Already in 2011, the commission warned of “a worrying trend of women appointees being replaced by male candidates, from Deputy-President and Speaker of Parliament, to Ministers, mayors and councillors, which undermines the progress attained in this regard.”

The Gender commission called on the ANC to re-consider its decision. It didn’t of course.

It is unquestionably true that the higher participation of women in democratic institutions is mostly thanks to the ANC with its huge majority. It has increased its gender participation target from 35% when it came to power to 50% today. (Of course, given that 52% of the population is female, one could quibble logically that a 50/50 goal is actually discriminatory.)
Liberia’s President Ellen-Johnson-Sirleaf, currently Africa’s only female elected head of state. Photo: Mario Tama/Getty Images
Progress is largely thanks to the proportional representation (PR) system in which an enlightened leadership can overrule entrenched social attitudes that see voters favour men, something all too evident in most constituency-based democracies. South Africa has notably fewer directly elected female ward councillors than women PR councillors. Also, few women councillors stand for a second term, because of the male-dominated political environment and the discrimination they experience in local municipalities and political parties.

South Africa ranks among the top in the world, though it is Rwanda that has the highest number of women parliamentarians worldwide, with women holding 56% of seats in its lower house.

South Africa went from 27% female members of parliament in 1994, to 45% in 2009. (One should point out that during the apartheid regime representation was below 3%.) The 2014 National Assembly however is only 38% female.

The average percentages of women parliamentarians in sub-Saharan Africa is 21%, higher than the Middle East and North Africa (14%), Asia (18%), and the Pacific (15%), and about the same as Europe (23%).
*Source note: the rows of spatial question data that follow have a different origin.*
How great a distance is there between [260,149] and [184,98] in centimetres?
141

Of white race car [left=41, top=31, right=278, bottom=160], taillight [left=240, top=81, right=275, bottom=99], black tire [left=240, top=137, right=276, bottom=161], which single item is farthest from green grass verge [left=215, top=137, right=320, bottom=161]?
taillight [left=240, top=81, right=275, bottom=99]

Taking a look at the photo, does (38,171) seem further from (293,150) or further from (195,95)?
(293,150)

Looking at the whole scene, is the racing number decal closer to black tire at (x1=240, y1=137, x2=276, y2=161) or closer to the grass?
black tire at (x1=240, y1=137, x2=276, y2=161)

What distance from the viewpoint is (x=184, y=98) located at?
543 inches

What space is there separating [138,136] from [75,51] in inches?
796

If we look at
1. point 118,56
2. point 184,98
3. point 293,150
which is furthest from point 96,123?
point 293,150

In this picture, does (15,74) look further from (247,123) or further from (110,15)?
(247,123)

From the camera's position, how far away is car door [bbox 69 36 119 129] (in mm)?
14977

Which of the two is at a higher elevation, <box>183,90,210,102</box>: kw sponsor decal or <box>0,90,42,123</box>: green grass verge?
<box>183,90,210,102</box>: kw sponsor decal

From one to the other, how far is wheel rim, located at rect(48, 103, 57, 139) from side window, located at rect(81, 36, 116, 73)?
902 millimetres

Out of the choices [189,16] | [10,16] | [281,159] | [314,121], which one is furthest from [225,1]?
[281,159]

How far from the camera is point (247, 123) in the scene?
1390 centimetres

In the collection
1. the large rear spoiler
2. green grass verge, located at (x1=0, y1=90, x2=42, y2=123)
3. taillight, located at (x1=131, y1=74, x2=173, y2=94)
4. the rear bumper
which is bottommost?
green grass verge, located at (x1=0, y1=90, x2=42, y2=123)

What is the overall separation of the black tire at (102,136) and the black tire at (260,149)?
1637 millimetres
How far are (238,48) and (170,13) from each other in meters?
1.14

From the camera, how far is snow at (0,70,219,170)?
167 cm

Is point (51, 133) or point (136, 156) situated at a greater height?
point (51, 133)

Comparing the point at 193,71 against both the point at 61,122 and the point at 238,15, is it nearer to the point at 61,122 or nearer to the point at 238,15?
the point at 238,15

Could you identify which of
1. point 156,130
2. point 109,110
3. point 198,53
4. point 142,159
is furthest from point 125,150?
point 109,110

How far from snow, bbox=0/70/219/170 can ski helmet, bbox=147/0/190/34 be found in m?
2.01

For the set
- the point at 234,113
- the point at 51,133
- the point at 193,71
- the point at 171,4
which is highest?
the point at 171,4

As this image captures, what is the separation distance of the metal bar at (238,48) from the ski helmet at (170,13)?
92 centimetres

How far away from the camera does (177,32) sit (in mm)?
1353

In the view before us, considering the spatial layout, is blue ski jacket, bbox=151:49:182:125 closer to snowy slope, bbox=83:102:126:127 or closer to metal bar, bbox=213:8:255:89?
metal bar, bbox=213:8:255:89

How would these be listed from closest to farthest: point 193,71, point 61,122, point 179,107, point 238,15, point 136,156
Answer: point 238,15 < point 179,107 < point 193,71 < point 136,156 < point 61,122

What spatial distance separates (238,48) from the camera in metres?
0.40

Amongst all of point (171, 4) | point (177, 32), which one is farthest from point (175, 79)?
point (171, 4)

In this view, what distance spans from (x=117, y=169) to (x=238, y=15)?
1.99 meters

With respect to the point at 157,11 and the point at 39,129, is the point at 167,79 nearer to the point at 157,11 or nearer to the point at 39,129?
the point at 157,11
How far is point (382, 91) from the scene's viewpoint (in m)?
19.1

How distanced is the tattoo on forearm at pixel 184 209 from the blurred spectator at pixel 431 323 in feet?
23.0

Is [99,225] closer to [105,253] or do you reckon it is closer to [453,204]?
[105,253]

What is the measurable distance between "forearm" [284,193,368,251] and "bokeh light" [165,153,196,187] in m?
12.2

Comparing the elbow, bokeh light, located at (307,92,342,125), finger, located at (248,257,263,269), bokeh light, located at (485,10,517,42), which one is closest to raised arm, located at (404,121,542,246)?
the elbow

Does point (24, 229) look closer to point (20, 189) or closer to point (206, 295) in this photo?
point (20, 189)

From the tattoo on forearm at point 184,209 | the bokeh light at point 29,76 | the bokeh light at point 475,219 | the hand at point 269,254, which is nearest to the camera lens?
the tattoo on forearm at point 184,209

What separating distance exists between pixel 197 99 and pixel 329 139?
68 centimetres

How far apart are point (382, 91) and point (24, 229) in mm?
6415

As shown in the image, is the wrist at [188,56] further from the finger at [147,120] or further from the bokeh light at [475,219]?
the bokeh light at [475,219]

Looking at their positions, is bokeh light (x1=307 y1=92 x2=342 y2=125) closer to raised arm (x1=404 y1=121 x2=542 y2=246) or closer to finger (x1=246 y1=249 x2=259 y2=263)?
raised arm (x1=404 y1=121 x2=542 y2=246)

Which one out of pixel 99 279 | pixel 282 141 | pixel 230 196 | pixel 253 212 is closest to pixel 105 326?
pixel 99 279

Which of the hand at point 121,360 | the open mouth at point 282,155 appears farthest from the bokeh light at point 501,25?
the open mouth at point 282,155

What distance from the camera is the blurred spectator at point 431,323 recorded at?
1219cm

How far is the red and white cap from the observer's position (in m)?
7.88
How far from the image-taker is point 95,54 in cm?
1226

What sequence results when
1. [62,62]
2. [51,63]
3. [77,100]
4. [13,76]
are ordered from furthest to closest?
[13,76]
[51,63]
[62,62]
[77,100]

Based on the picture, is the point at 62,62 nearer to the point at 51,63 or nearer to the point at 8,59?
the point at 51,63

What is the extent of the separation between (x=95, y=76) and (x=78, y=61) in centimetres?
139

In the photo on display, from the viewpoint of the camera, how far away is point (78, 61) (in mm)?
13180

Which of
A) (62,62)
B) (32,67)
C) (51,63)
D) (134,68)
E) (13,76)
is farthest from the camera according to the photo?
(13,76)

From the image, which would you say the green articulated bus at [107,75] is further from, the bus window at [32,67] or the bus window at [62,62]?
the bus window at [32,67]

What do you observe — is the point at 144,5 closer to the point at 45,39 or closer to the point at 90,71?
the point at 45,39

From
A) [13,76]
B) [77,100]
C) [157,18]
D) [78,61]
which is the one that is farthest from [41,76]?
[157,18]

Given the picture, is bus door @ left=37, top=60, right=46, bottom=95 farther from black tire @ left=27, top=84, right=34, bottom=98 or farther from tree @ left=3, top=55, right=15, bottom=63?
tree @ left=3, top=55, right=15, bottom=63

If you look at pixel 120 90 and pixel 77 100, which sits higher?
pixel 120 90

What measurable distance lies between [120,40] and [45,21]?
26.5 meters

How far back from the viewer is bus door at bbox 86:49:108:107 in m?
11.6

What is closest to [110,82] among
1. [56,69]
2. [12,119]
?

The Americas are higher at 25%, and the Nordic countries way ahead at 42%.

Only nine countries in Africa have achieved the 30% considered the “critical mass” mark for women’s representation.

Africa has one female elected head of state, Liberia’s President Ellen Johnson-Sirleaf (since 2006). The other two African women heads of state were appointees: Senegal’s prime minister, Aminata Touré, in 2013, and the Central African Republic’s president, Catherine Samba-Panza, in January 2014.

In South Africa, Phumzile Mlambo-Ngcuka was briefly deputy president and so was Baleka Mbete, but their innings put together didn’t constitute even one full five-year term.

Zuma’s newly appointed, outsized, billion-rand cabinet of 37 ministers has 15 women ministers (40%).

Parliament is only one component. Major challenges are faced in many other forums. For instance, only two of the country’s ten current Constitutional Court justices are female.

South Africans cannot be complacent about the progress made to date. They will have to remain vigilant for backsliding and alive to the issues if women are to be fairly represented.